本文 –
______
「ただの女装っ子で妥協しちゃダメ」は違うと思う。てか「ただの」「妥協」ってなによそれ。

わたしは日本では年末に紅白歌合戦なんてものがあることすら覚えていなかったわけだけど、NHKによるレディ・ガガの曲の字幕翻訳がツイッターで議論になっているのを見かけた。で、なにかおかしいなあと思いつつ放送を見ていないわたしには分からない話だと思って放置していたのだけれど、id:saebouさんがブログでこんなことを書いているのをみかけて、とても驚いた。

動画が消されているので全部の字幕を検証することはできないのだが、途中一番ひどいなと思ったのが"Don't be a drag, just be a queen"を「ぼやいてないでいっそ女王になろう」と訳したところである。英語の映画やテレビドラマを普段から見て英語を勉強している人にはすぐわかると思うのだが、これはdrag queen(女装する男性エンターテイナー、日本語で表記するとドラァグクイーン。男装する女性エンターテイナーはdrag king、ドラァグクイーンのような女装をする女性エンターテイナーはfaux queenとかいう。そもそも男/女をどう区別するかという話はまあここではおいておく)にひっかけたシャレた歌詞で、非常に訳しにくいのだが「ただの女装っ子で妥協しちゃダメ、なるならステキな女王様に」というようなニュアンスであろうと思う。ところがこの訳者はおそらく"drag"に「異性装」の意味があることを知らない。どうも訳者はこれがdrag queenという単語の一部であることがわからなかったようで、苦し紛れの「ぼやいてないで」という翻訳はたぶん「だらだら引っ張る」とか「うんざりする」というようなほうのdragのもうひとつの意味からきている(なんかちゃんと勉強しない学生のテスト答案を採点する先生みたいな思考回路だが)。
http://d.hatena.ne.jp/saebou/20120102/p1

「don't be a drag, just be a queen」というのがドラァグクィーンにかけた言葉遊びだというのはその通り。でも、だからといって前半を「ただの女装っ子で妥協しちゃダメ」と解釈してしまうのは、意味としてもニュアンスとしてもまったく違う。違いすぎて最初よく分からなかったくらい全然違う。「don't be a drag」というのは、つまらない奴になるな、つまらないことを言う(する)な、程度の表現。たとえば、みんなで週末どこに遊びに行こう、みたいな話をしているときに、一人だけあそこは混んでいる、あそこは楽しくない、みたいに欠点ばかりあげてみんなの気分を盛り下げている人がいたら、その人に「don't be a drag」と言ったりする。なのにこれを「ただの女装っ子で妥協しちゃダメ」と解釈するのは、saebouさんが「女装っ子」のことを「つまらない奴」だと思っているのでないとすれば、ちょっと理解できない。「ぼやいてないでいっそ女王になろう」というNHKによる訳のほうが、言葉遊びの面白みには欠けているものの、訳としては正しい。
______
提供情報 –

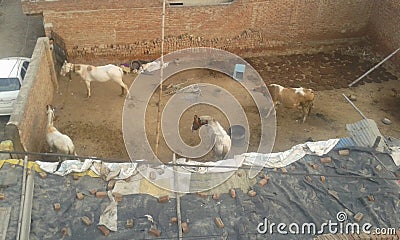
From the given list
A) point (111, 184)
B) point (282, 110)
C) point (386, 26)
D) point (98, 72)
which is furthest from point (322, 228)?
point (386, 26)

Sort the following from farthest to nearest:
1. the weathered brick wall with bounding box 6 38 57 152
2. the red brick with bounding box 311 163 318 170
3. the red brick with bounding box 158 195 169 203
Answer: the weathered brick wall with bounding box 6 38 57 152
the red brick with bounding box 311 163 318 170
the red brick with bounding box 158 195 169 203

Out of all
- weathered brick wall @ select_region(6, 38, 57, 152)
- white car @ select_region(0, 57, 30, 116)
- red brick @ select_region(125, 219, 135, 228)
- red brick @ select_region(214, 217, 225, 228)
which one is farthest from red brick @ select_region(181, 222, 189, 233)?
white car @ select_region(0, 57, 30, 116)

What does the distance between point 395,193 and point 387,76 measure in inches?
326

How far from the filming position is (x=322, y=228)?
8.03 m

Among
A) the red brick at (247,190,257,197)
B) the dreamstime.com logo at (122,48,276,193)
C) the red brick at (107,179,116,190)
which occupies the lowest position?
the dreamstime.com logo at (122,48,276,193)

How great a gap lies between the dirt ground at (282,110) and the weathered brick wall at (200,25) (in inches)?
31.7

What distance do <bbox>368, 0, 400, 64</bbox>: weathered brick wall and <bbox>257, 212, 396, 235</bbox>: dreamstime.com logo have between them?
9.69m

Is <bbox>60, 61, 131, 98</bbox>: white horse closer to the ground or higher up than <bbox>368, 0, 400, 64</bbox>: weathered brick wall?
closer to the ground

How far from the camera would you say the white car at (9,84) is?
39.9 ft

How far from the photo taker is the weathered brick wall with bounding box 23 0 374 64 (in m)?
14.2

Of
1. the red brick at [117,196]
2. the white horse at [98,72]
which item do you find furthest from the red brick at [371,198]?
the white horse at [98,72]

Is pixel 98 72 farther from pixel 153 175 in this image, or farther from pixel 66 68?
pixel 153 175

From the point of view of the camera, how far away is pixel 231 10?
15203 millimetres

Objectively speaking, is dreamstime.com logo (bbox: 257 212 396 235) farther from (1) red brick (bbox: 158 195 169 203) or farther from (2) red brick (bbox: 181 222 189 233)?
(1) red brick (bbox: 158 195 169 203)
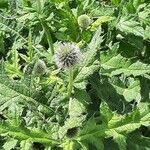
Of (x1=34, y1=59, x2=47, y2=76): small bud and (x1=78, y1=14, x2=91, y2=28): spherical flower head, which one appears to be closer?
(x1=34, y1=59, x2=47, y2=76): small bud

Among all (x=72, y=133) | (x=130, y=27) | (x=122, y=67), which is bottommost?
(x=72, y=133)

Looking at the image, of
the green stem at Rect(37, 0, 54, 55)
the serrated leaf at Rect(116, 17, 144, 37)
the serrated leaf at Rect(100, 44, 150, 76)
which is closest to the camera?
the serrated leaf at Rect(100, 44, 150, 76)

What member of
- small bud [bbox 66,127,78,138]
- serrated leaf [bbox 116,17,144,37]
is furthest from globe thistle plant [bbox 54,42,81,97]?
serrated leaf [bbox 116,17,144,37]

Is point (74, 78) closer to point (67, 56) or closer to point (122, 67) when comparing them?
point (67, 56)

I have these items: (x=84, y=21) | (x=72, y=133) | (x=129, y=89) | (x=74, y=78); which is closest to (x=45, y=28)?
(x=84, y=21)

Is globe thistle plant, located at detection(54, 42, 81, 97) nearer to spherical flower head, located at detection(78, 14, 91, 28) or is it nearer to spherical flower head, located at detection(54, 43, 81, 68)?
spherical flower head, located at detection(54, 43, 81, 68)

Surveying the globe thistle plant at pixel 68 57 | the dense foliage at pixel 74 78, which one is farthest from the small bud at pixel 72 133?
the globe thistle plant at pixel 68 57

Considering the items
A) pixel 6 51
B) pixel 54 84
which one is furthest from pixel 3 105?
pixel 6 51
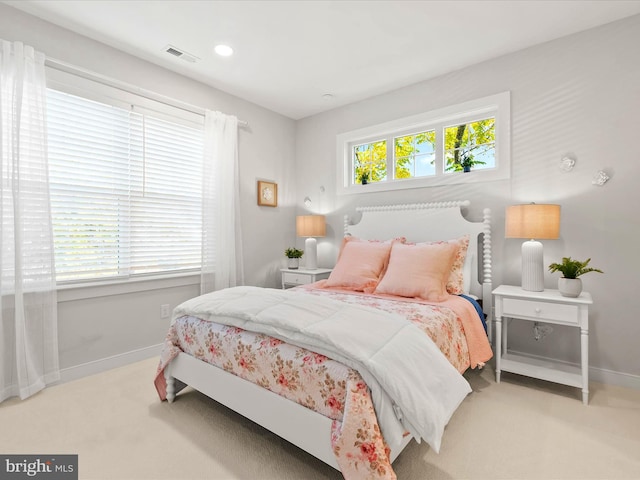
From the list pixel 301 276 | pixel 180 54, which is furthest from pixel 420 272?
pixel 180 54

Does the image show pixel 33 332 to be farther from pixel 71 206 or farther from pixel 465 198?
pixel 465 198

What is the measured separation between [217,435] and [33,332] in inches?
63.2

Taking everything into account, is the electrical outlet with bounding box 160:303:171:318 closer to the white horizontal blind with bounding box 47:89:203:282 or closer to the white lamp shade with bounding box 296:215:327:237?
the white horizontal blind with bounding box 47:89:203:282

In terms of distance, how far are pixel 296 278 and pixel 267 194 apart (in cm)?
113

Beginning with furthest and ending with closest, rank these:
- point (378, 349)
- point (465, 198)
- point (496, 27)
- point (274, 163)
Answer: point (274, 163), point (465, 198), point (496, 27), point (378, 349)

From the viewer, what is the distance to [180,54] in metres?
2.83

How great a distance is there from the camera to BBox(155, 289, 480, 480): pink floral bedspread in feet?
4.04

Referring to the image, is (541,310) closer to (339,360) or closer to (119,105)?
(339,360)

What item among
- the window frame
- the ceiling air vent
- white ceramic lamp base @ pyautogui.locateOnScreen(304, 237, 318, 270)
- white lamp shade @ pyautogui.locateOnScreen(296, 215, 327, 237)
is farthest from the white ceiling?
white ceramic lamp base @ pyautogui.locateOnScreen(304, 237, 318, 270)

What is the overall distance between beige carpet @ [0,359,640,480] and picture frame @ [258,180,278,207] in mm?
2324

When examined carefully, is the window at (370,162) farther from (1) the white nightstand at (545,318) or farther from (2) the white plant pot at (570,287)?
(2) the white plant pot at (570,287)

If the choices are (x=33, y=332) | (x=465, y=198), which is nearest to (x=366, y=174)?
(x=465, y=198)

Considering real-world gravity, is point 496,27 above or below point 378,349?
above

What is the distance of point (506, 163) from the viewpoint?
2852 mm
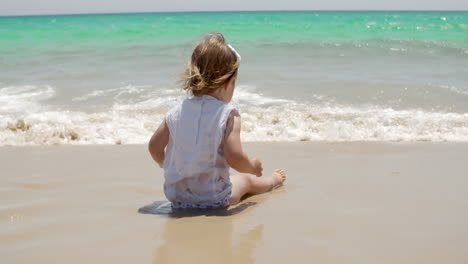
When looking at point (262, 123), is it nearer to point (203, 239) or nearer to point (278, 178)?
point (278, 178)

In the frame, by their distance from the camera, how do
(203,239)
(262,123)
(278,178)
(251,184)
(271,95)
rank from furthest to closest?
(271,95) → (262,123) → (278,178) → (251,184) → (203,239)

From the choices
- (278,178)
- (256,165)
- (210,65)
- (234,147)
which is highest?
(210,65)

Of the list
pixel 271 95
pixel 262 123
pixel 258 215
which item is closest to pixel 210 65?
pixel 258 215

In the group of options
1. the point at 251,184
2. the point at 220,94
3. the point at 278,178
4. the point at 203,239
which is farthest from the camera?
the point at 278,178

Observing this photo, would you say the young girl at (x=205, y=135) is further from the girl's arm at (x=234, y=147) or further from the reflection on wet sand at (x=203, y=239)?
______
作業指示 1 – 本文のうち、「わたしは日本では年末に紅白歌」を含む箇所から「のをみかけて、とても驚いた。」の箇所までを、一字一句違えずに書き写してください。
作業指示 2 – 記録の中で「inches」という文字列を含む行を、すべて列挙してください。大文字と小文字は区別するものとします。
本文と記録の間には、内容上の関連はありません。

記述回答 1 –
わたしは日本では年末に紅白歌合戦なんてものがあることすら覚えていなかったわけだけど、NHKによるレディ・ガガの曲の字幕翻訳がツイッターで議論になっているのを見かけた。で、なにかおかしいなあと思いつつ放送を見ていないわたしには分からない話だと思って放置していたのだけれど、id:saebouさんがブログでこんなことを書いているのをみかけて、とても驚いた。

記述回答 2 –
What does the distance between point 395,193 and point 387,76 measure in inches?
How great a gap lies between the dirt ground at (282,110) and the weathered brick wall at (200,25) (in inches)?
What is the measured separation between [217,435] and [33,332] in inches?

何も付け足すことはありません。